In (new) column SPACE_STATE, tablespace should be sown as 'BUSY'.

mysql> select * from information_schema.INNODB_TABLESPACES;
+------------+------------------+-------+ ... +----------------+-------------+
| SPACE      | NAME             | FLAG  |     | ALLOCATED_SIZE | SPACE_STATE |
+------------+------------------+-------+ ... +----------------+-------------+
|         56 | my_ts            | 26624 |     |          98304 | BUSY        |
+------------+------------------+-------+ ... +----------------+-------------+

Crash Recovery

During recovery after crash, unfinished (un)encryption operation is roll-forward. NOTE, this roll-forward is done in a background thread and recovery doesn't wait for this but it continues to start the server. So it is possible that server is started an ready to accept connection but (un)encryption process is being done in background.

During recovery, DDL logs are read to get the tablespaces for which (un)encryption process id unfinished. With this information, page 0 for each tablespace is read to make sure :

  • Which operation was goping on (Encryption or Unencryption)
  • Till what page # operation was successful.

And after that, respective operation is resumed for each tablespace. Details below:

Following datastructure is used to keep the tablespace, operation and progress :

struct recv_encryption_ts_record {
        /** tablespace id */
        space_id_t      space_id;

        /** Operation type Encryption/Unencryption */
        byte            operation;

        /** Progress, Max number of pages operation is done with */
        uint            progress;
};

/* A list where each element represents (Un)encryption progress for a tablespace */
extern std::list recv_encr_ts_list;

With above list (recv_encr_ts_list) is populated, we have information of all tablespaces with unfinished (Un)Encryption operation. Following method is to be executed in a separate thread to resume the operation.

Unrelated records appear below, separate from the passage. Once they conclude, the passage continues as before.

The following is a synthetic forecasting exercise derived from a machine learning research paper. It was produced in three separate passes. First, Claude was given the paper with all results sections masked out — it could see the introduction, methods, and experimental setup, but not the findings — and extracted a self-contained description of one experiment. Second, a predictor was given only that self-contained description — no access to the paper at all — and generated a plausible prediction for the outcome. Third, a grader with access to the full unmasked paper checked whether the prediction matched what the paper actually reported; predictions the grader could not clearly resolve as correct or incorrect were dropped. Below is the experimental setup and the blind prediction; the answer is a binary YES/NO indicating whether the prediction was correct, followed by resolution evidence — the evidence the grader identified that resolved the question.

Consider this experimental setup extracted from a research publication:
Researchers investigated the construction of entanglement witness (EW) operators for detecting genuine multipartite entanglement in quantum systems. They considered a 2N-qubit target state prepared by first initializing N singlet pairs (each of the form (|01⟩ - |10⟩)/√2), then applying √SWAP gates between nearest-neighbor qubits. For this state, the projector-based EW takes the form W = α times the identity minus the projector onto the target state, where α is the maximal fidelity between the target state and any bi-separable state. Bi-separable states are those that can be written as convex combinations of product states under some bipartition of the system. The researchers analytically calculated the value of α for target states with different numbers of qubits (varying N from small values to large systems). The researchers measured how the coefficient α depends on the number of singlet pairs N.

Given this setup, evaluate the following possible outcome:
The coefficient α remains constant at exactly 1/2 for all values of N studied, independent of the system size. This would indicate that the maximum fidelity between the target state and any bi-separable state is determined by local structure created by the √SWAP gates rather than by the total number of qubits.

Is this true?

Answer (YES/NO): NO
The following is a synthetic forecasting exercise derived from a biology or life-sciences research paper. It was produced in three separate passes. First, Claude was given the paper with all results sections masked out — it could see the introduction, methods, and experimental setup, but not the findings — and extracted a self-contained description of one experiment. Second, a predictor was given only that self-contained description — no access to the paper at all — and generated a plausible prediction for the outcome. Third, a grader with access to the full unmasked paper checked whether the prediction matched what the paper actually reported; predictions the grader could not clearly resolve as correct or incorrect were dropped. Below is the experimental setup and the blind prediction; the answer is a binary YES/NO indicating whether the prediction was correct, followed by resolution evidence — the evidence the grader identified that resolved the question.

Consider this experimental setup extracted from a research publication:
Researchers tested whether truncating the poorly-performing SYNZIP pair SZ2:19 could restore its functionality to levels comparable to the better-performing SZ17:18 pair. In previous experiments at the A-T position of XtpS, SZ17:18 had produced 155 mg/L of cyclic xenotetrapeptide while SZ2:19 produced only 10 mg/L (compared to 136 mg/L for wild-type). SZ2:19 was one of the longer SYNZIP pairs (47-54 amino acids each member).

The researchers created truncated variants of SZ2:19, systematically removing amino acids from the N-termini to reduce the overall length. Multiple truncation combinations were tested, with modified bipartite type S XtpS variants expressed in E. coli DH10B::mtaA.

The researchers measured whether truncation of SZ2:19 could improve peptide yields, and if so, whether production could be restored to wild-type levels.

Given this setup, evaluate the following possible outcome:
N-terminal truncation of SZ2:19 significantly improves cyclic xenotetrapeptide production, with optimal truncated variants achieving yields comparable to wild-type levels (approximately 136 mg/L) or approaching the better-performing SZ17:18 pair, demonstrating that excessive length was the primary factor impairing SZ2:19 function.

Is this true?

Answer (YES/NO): YES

/** Resume Encrypt/Unencrypt for tablespace(s) post recovery.
@param[in]      record_list     list (Tablespace, operation and progress)
@return 0 for success, otherwise error code */
dberr_t
fsp_resume_encryption_unencryption(
        std::list record_list)
{
  while (auto it : record_list)
  {
     fsp_encrypt_or_unencrypt_tablespace (it.space_id, it.progress + 1, it.operation)
  }
}

NOTE : There is a single background thread, doing this resume operation, so tablespaces (un)encryption resume operation will be done in sequentially. Which should be Ok as this is not very frequent scenario.